[ENUNCIADO 1]: Como fica em inglês esta frase do texto em estudo: "Enquanto isso, em Jaraguá, na terça-feira foi oficializada a constituição da Associação Catarinense de Comunidades Terapêuticas (ACCT)."?
[ENUNCIADO 2]: Transcreva fielmente o trecho do texto em estudo que abre com as palavras contendo "Especial Saúde Mental" e fecha com "a saúde mental.".

[TEXTO EM ESTUDO]:
- - - - -
Especial Saúde Mental (Parte 5 - Final) - Centro de recuperação aberto mês passado no bairro Caixa D’água gerou polêmica entre a população local
Em Guaramirim, a abertura de uma comunidade terapêutica deixou receosos alguns moradores do bairro Caixa d’Água, que pedem esclarecimentos. Enquanto isso, em Jaraguá, na terça-feira foi oficializada a constituição da Associação Catarinense de Comunidades Terapêuticas (ACCT). O esclarecimento sobre a situação guaramiriense e a entrevista com o presidente da ACCT, Arsanjo Colaço, encerram a nossa série especial sobre a saúde mental.
- - - - -
[TRECHO DE DADOS]:
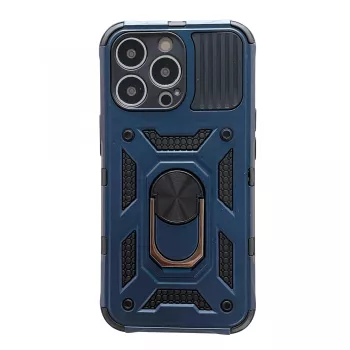 Husa de protectie Flippy compatibila cu Apple iPhone 13 Pro Max Defender Model 4 cu suport Albastru 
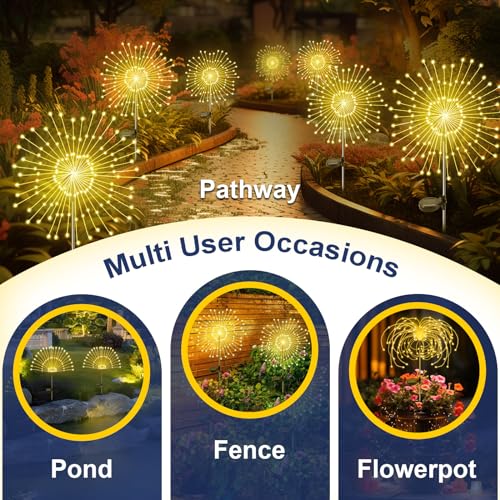 2-Pack 120 LED Solar Starburst Firework Garden Lights (Various) - image 5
- - - - -
[SUA SOLUÇÃO 1]: Meanwhile, in Jaraguá, the establishment of the Santa Catarina Association of Therapeutic Communities (ACCT) was made official on Tuesday.

[SUA SOLUÇÃO 2]:
Especial Saúde Mental (Parte 5 - Final) - Centro de recuperação aberto mês passado no bairro Caixa D’água gerou polêmica entre a população local
Em Guaramirim, a abertura de uma comunidade terapêutica deixou receosos alguns moradores do bairro Caixa d’Água, que pedem esclarecimentos. Enquanto isso, em Jaraguá, na terça-feira foi oficializada a constituição da Associação Catarinense de Comunidades Terapêuticas (ACCT). O esclarecimento sobre a situação guaramiriense e a entrevista com o presidente da ACCT, Arsanjo Colaço, encerram a nossa série especial sobre a saúde mental.